Nova Scotia

'What a waste': MP's filibuster keeps Cape Breton councillor from addressing committee

A Cape Breton municipal councillor says she's frustrated by a Conservative MP's filibuster that prevented her from speaking Wednesday about a new immigration pilot program.

Coun. Amanda McDougall was scheduled to speak at the standing committee on citizenship and immigration

Cape Breton Regional Municipality councillor Amanda McDougall (Norma Jean MacPhee/CBC)

A Cape Breton councillor invited to address a parliamentary committee about a new immigration program is expressing frustration over a Conservative MP's filibuster that prevented her from speaking.

Coun. Amanda McDougall, who represents District 8 of the Cape Breton Regional Municipality, was asked to appear before the standing committee on citizenship and immigration in Ottawa about a pilot program to bring immigrants to Atlantic Canada.

But McDougall said she didn't get a chance to speak because of a filibuster by Alberta MP Michelle Rempel, the Tory immigration critic, that lasted for more than an hour until the committee adjourned.

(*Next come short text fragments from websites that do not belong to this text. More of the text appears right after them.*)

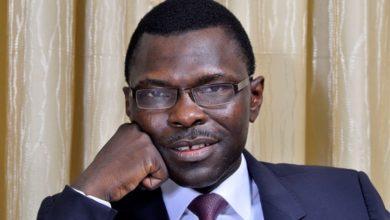 Pourquoi la Justice demande à l'Assemblée nationale la levée de l'immunité des anciens ministres et députés en fonction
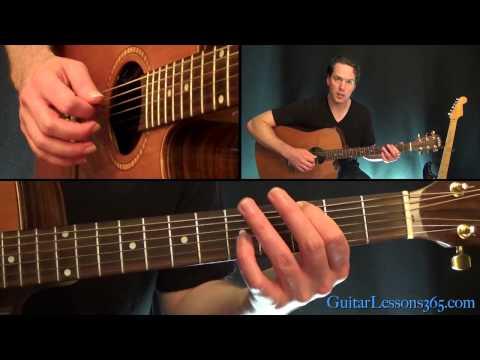 Elton John - Your Song Guitar Lesson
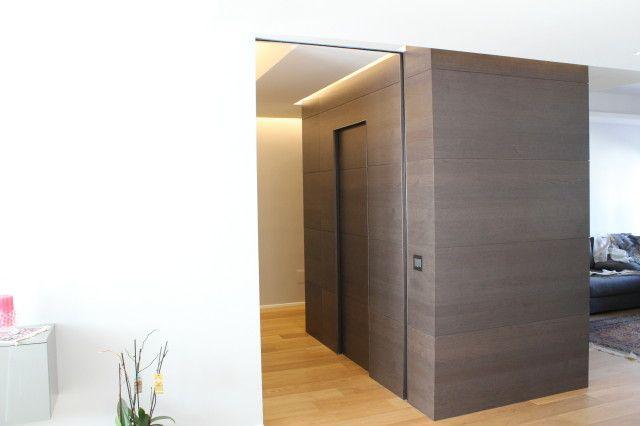 GIUSEPPE RAPPA & ANGELO MARIA CASTIGLIONE architetti hanno scelto webee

"The worst part is, there was myself and several other witnesses who were going to speak to this," said McDougall, the former manager of immigration partnerships at Cape Breton University.

"What a waste. These people are coming from all over Atlantic Canada who spent time preparing. Unfortunately, that's part of the process, but wow, it was really shocking."

Rempel 'wasted tons of time'

McDougall said Rempel, the MP for Calgary Nose Hill, "wasted tons of time" by reading old newspaper articles line by line. 

Rempel spent most of her time challenging the immigration minister to appear before the committee to answer questions on Bill C-6, said McDougall.

The overhaul of the Citizenship Act seeks to reverse reforms brought in by the previous Conservative government.

McDougall said she doesn't know if she will be given another opportunity to appear before the committee.

Program important to Cape Breton

The councillor had been expected to speak about the importance of immigration to Cape Breton's economy.

The immigration pilot program could attract an additional 800 immigrants to Nova Scotia each year, above the current cap of 1,300.

"In a time when our population continues to decline, we have an aging population, this program is so important," said McDougall.

"I don't mean to sound dramatic, but it was so essential that the voice of Cape Breton be heard. I'm so disappointed in how the session went."